Per il diritto internazionale sono richiedenti asilo, per Israele sono “infiltrati”, ossia persone entrate nel paese non attraverso le frontiere ufficiali. Stiamo parlando di 33mila 562 persone: 26mila 81 eritrei e 7mila 481 sudanesi.
Nell’ottobre 2017 Israele aveva annunciato che avrebbe iniziato a trasferirli verso “Paesi terzi” non espressamente nominati che si erano detti disponibili ad accoglierli. Pur se ampiamente risaputo che si trattava di Ruanda e Uganda, le autorità israeliane non lo hanno mai confermato e recentemente la Corte suprema ha sospeso le espulsioni. Nondimeno, il programma di trasferimenti “volontari” verso l’Uganda, cominciato nel 2013, è andato avanti.

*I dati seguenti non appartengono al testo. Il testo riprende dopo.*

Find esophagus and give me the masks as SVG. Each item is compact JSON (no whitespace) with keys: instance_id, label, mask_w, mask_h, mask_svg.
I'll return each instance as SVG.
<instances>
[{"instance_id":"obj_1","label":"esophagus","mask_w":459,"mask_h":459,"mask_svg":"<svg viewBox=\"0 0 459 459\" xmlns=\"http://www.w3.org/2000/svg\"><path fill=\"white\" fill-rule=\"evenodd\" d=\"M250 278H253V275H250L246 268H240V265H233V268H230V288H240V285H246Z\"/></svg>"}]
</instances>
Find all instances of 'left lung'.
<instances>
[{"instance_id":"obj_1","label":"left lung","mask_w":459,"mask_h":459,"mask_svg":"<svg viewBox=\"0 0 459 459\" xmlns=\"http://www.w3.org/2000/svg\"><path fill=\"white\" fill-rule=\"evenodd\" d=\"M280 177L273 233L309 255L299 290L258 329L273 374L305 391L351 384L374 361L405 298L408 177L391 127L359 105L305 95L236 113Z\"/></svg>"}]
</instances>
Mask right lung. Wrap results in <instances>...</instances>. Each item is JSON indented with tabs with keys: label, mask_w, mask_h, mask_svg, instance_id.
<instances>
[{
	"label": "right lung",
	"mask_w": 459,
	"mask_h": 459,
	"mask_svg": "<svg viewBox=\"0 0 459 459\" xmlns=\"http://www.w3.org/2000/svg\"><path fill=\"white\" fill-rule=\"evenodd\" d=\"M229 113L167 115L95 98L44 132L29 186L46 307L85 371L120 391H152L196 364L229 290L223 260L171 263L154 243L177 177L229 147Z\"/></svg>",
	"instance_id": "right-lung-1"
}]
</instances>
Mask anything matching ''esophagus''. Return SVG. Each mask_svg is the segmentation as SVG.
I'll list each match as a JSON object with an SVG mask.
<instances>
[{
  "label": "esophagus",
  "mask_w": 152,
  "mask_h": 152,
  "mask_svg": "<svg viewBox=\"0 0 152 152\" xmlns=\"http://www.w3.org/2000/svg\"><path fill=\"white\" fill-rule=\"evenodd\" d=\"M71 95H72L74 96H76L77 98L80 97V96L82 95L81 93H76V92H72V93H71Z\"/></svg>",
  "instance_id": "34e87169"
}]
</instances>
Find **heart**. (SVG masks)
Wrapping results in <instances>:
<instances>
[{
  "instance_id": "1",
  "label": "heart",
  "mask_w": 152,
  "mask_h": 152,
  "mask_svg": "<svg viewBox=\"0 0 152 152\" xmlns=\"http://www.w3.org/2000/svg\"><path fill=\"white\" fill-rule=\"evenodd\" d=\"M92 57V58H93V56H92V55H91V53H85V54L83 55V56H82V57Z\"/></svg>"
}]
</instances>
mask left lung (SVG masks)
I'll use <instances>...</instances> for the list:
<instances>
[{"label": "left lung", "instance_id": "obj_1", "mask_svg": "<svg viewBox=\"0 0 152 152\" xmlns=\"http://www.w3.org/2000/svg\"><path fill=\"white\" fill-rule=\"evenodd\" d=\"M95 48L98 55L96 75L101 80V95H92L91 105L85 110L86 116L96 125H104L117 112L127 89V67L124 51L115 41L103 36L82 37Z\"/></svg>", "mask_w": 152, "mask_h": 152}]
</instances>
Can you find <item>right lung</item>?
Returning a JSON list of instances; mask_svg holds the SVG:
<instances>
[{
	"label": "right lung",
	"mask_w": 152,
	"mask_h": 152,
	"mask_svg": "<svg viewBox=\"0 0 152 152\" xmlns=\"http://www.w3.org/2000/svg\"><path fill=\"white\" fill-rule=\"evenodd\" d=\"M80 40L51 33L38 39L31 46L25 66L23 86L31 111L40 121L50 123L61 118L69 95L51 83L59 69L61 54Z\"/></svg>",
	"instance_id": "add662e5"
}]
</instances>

L’espressione “volontari” ha qualcosa d’ingannevole. Le autorità israeliane hanno emesso documenti e fornito rassicurazioni verbali alle persone da espellere, le quali avrebbero ricevuto un permesso di soggiorno per poter lavorare e sarebbero state protette dal rischio di essere rimandate nei Paesi di origine. I richiedenti asilo espulsi verso l’Uganda hanno raccontato però ad Amnesty International di come le promesse israeliane si sono rivelate vuote. Invece di un permesso di soggiorno, si sono ritrovati in condizioni di irregolarità, a rischio d’arresto, senza possibilità di lavorare e in pericolo di essere rimandati nei Paesi di origine, in violazione del principio internazionale di non respingimento.
Il governo ugandese, dal canto suo, ha sempre smentito l’esistenza di un accordo per l’accoglienza delle persone espulse da Israele, rifiutando di riconoscere qualsiasi obbligo nei loro confronti. Amnesty International ha condotto 30 interviste con richiedenti asilo eritrei e sudanesi, alcuni dei quali già espulsi in Uganda, altri ancora detenuti in Israele e uno sottoposto a rimpatrio forzato in Sudan. Nessuno dei richiedenti asilo intervistati ha ricevuto un permesso di soggiorno all’arrivo in Uganda o altri documenti che avrebbero consentito loro di risiedere e lavorare nel Paese.
Le opzioni che Israele mette a disposizione dei richiedenti asilo sono tre:
1. Espulsione verso un Paese terzo.
2. Ritorno nei Paesi di origine.
3. Detenzione a tempo indeterminato.
Manca la quarta, che in realtà sarebbe un obbligo: avere accesso a una procedura equa e funzionante per determinare lo status di rifugiato.
Amnesty International ha esaminato i casi di 262 richiedenti asilo eritrei che hanno ripetutamente fatto domanda d’asilo tra il 2016 e il 2018. La maggior parte di loro ha tentato da una a quattro volte, 18 tra cinque e sei volte, 14 almeno sette volte e sette almeno 10 volte. La percentuale di accettazione delle richieste d’asilo da parte di cittadini eritrei e sudanesi negli stati membri dell’Unione europea è, rispettivamente, del 90% e del 53% mentre in Israele è, rispettivamente, dello 0,1% e dello 0,01%.
Insomma, Israele sta venendo meno alle sue responsabilità di fornire un rifugio a chi, in fuga dalla guerra e dalla persecuzione, si trova già sul suo territorio. Non solo, ma cerca persino di delegare le sue responsabilità a un Paese, l’Uganda, che già ha accolto un milione di rifugiati sud-sudanesi.